Reproduce all records exactly.

------ MATERIALS PROVIDED

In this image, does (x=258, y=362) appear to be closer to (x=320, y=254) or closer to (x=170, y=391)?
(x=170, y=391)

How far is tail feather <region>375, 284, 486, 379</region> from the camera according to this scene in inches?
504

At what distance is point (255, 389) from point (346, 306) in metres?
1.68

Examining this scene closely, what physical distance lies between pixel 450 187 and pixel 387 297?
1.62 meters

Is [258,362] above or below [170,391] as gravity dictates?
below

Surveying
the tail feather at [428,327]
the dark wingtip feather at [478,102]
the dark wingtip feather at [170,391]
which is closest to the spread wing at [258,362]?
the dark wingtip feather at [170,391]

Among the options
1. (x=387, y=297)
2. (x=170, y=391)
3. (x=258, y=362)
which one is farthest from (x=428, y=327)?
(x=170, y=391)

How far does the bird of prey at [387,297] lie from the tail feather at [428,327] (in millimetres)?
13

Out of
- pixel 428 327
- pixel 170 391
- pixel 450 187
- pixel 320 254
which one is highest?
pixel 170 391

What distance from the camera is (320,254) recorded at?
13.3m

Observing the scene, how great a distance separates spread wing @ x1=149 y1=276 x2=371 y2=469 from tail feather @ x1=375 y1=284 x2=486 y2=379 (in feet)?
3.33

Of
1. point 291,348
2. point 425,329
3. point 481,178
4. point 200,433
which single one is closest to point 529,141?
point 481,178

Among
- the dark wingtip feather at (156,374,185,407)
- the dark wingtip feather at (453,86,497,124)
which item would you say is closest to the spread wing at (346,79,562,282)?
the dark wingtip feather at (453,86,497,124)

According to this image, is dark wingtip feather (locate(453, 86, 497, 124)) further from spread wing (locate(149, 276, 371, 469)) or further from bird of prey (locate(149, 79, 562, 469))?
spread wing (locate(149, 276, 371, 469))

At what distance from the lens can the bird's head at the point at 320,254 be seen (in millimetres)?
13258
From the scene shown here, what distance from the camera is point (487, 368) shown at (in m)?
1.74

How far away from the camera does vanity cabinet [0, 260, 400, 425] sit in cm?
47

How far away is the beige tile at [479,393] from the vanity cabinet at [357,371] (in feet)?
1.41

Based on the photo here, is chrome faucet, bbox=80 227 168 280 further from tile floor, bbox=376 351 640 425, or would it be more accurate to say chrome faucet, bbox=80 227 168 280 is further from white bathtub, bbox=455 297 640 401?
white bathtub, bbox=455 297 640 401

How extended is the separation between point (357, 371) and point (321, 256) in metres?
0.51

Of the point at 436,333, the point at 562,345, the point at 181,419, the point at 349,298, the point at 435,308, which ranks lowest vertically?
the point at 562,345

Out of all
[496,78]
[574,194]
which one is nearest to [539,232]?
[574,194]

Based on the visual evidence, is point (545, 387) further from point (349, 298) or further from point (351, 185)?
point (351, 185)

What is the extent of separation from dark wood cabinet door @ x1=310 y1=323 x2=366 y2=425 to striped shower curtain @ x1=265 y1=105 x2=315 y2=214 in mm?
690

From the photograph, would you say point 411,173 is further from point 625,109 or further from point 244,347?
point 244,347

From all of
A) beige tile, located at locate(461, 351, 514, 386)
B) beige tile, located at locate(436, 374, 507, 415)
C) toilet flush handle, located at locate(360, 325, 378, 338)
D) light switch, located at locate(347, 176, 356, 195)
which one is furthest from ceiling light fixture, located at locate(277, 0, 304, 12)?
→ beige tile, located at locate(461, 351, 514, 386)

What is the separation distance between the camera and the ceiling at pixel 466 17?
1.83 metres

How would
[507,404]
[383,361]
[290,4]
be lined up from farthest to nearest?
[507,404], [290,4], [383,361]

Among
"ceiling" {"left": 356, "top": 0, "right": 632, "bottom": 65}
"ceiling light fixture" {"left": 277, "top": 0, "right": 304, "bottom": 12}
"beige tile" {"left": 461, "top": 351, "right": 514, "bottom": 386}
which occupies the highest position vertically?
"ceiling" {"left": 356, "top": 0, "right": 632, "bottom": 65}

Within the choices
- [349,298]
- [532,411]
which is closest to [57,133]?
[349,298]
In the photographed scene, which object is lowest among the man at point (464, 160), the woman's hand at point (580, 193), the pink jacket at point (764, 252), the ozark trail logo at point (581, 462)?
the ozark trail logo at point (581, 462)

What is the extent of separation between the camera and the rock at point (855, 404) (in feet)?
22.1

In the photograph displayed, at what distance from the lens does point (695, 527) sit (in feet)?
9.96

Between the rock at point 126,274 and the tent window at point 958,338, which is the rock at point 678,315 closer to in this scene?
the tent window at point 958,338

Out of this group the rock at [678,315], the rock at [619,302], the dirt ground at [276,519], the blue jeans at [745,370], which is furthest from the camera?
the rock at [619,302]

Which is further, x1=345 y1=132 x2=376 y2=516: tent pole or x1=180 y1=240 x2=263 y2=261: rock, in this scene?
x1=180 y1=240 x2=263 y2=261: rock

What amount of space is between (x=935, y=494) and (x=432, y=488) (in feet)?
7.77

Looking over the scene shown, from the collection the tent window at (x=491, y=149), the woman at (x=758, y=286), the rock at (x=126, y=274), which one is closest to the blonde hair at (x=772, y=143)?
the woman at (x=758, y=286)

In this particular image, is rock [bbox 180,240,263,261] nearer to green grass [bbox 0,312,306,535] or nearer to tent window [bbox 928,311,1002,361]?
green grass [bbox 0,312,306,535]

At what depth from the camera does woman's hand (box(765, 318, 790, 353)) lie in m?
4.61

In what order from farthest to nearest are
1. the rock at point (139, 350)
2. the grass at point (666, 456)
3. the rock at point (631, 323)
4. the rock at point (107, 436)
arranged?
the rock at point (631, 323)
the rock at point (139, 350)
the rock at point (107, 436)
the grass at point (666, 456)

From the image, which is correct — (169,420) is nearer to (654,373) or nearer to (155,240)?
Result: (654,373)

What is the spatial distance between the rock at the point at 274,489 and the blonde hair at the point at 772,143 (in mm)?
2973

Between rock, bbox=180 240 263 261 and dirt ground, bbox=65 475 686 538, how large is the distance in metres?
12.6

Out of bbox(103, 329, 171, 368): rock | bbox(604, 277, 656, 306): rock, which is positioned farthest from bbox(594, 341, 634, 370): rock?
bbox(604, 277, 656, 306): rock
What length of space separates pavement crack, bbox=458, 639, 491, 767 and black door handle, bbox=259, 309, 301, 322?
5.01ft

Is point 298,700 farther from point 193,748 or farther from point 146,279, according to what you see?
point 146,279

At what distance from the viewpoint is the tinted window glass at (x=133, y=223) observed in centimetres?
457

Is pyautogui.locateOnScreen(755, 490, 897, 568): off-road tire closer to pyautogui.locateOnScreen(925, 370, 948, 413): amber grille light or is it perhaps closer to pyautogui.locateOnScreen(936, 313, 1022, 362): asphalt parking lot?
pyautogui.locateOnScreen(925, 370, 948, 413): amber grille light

------------

EXERCISE RESULT:
In this image, does (x=258, y=362) appear to be closer to (x=320, y=254) or closer to (x=170, y=391)?
(x=170, y=391)

How far is tail feather <region>375, 284, 486, 379</region> from the camera according to this scene in inches?
504

At what distance is point (255, 389) from point (346, 306) in metres?
1.68

Examining this scene closely, what physical distance lies between pixel 450 187 and pixel 387 297?
1.62 meters

Is [258,362] above or below [170,391] as gravity dictates?
below

Surveying
the tail feather at [428,327]
the dark wingtip feather at [478,102]
the dark wingtip feather at [170,391]
which is closest to the spread wing at [258,362]?
the dark wingtip feather at [170,391]

Among the options
1. (x=387, y=297)
2. (x=170, y=391)
3. (x=258, y=362)
which one is farthest from (x=428, y=327)?
(x=170, y=391)

How far does the bird of prey at [387,297] lie from the tail feather at [428,327] (in millimetres)?
13

Out of
- pixel 428 327
- pixel 170 391
- pixel 450 187
- pixel 320 254
which one is highest?
pixel 170 391

What distance from the camera is (320,254) recorded at?
13.3m

Observing the scene, how great a distance separates spread wing @ x1=149 y1=276 x2=371 y2=469 from tail feather @ x1=375 y1=284 x2=486 y2=379 (in feet)?
3.33

Of
1. point 291,348
2. point 425,329
3. point 481,178
4. point 200,433
which single one is closest to point 529,141?
point 481,178

Among
- the dark wingtip feather at (156,374,185,407)
- the dark wingtip feather at (453,86,497,124)
which item would you say is closest to the spread wing at (346,79,562,282)?
the dark wingtip feather at (453,86,497,124)

According to this image, is dark wingtip feather (locate(453, 86, 497, 124)) further from spread wing (locate(149, 276, 371, 469)) or further from bird of prey (locate(149, 79, 562, 469))?
spread wing (locate(149, 276, 371, 469))

At what distance from the lens can the bird's head at the point at 320,254 be seen (in millimetres)?
13258
From the scene shown here, what distance from the camera is point (487, 368) shown at (in m)?
1.74

How far away from the camera does vanity cabinet [0, 260, 400, 425] sit in cm?
47

How far away is the beige tile at [479,393] from the vanity cabinet at [357,371] (in feet)?
1.41

Based on the photo here, is chrome faucet, bbox=80 227 168 280 further from tile floor, bbox=376 351 640 425, or would it be more accurate to say chrome faucet, bbox=80 227 168 280 is further from white bathtub, bbox=455 297 640 401?
white bathtub, bbox=455 297 640 401

How extended is the separation between point (357, 371) and point (321, 256) in metres?
0.51

Of the point at 436,333, the point at 562,345, the point at 181,419, the point at 349,298, the point at 435,308, which ranks lowest vertically?
the point at 562,345

Out of all
[496,78]
[574,194]
which one is nearest to [539,232]?
[574,194]

Based on the visual evidence, is point (545, 387) further from point (349, 298) or further from point (351, 185)?
point (351, 185)

What is the extent of separation from dark wood cabinet door @ x1=310 y1=323 x2=366 y2=425 to striped shower curtain @ x1=265 y1=105 x2=315 y2=214 in mm?
690

From the photograph, would you say point 411,173 is further from point 625,109 or further from point 244,347?
point 244,347

From all of
A) beige tile, located at locate(461, 351, 514, 386)
B) beige tile, located at locate(436, 374, 507, 415)
C) toilet flush handle, located at locate(360, 325, 378, 338)
D) light switch, located at locate(347, 176, 356, 195)
which one is furthest from ceiling light fixture, located at locate(277, 0, 304, 12)?
→ beige tile, located at locate(461, 351, 514, 386)

What is the separation distance between the camera and the ceiling at pixel 466 17?
1.83 metres

How would
[507,404]
[383,361]
[290,4]
be lined up from farthest to nearest?
[507,404], [290,4], [383,361]

Among
"ceiling" {"left": 356, "top": 0, "right": 632, "bottom": 65}
"ceiling light fixture" {"left": 277, "top": 0, "right": 304, "bottom": 12}
"beige tile" {"left": 461, "top": 351, "right": 514, "bottom": 386}
which occupies the highest position vertically?
"ceiling" {"left": 356, "top": 0, "right": 632, "bottom": 65}

Within the choices
- [349,298]
- [532,411]
which is closest to [57,133]?
[349,298]
In the photographed scene, which object is lowest among the man at point (464, 160), the woman's hand at point (580, 193), the pink jacket at point (764, 252), the ozark trail logo at point (581, 462)?
the ozark trail logo at point (581, 462)

What is the extent of separation between the camera and the rock at point (855, 404) (in feet)?
22.1

In the photograph displayed, at what distance from the lens does point (695, 527) sit (in feet)?
9.96

Between the rock at point 126,274 and the tent window at point 958,338, which is the rock at point 678,315 closer to in this scene?
the tent window at point 958,338

Out of this group the rock at [678,315], the rock at [619,302], the dirt ground at [276,519], the blue jeans at [745,370], which is furthest from the camera?
the rock at [619,302]

Which is further, x1=345 y1=132 x2=376 y2=516: tent pole or x1=180 y1=240 x2=263 y2=261: rock, in this scene?
x1=180 y1=240 x2=263 y2=261: rock

What amount of space is between (x=935, y=494) and (x=432, y=488) (in feet)?
7.77

Looking over the scene shown, from the collection the tent window at (x=491, y=149), the woman at (x=758, y=286), the rock at (x=126, y=274), which one is closest to the blonde hair at (x=772, y=143)?
the woman at (x=758, y=286)

In this particular image, is rock [bbox 180,240,263,261] nearer to green grass [bbox 0,312,306,535] or nearer to tent window [bbox 928,311,1002,361]?
green grass [bbox 0,312,306,535]

At what depth from the camera does woman's hand (box(765, 318, 790, 353)) lie in m?
4.61

In what order from farthest to nearest are
1. the rock at point (139, 350)
2. the grass at point (666, 456)
3. the rock at point (631, 323)
4. the rock at point (107, 436)
arranged?
the rock at point (631, 323)
the rock at point (139, 350)
the rock at point (107, 436)
the grass at point (666, 456)

From the image, which is correct — (169,420) is nearer to (654,373) or nearer to (155,240)?
Result: (654,373)

What is the spatial distance between the rock at the point at 274,489 and the blonde hair at the point at 772,143 (in mm)?
2973

Between rock, bbox=180 240 263 261 and dirt ground, bbox=65 475 686 538, how large is the distance in metres?
12.6

Out of bbox(103, 329, 171, 368): rock | bbox(604, 277, 656, 306): rock, which is positioned farthest from bbox(594, 341, 634, 370): rock?
bbox(604, 277, 656, 306): rock
What length of space separates pavement crack, bbox=458, 639, 491, 767 and black door handle, bbox=259, 309, 301, 322?
5.01ft

Is point 298,700 farther from point 193,748 or farther from point 146,279, according to what you see?
point 146,279

At what distance from the viewpoint is the tinted window glass at (x=133, y=223) observed in centimetres?
457

Is pyautogui.locateOnScreen(755, 490, 897, 568): off-road tire closer to pyautogui.locateOnScreen(925, 370, 948, 413): amber grille light or is it perhaps closer to pyautogui.locateOnScreen(936, 313, 1022, 362): asphalt parking lot?
pyautogui.locateOnScreen(925, 370, 948, 413): amber grille light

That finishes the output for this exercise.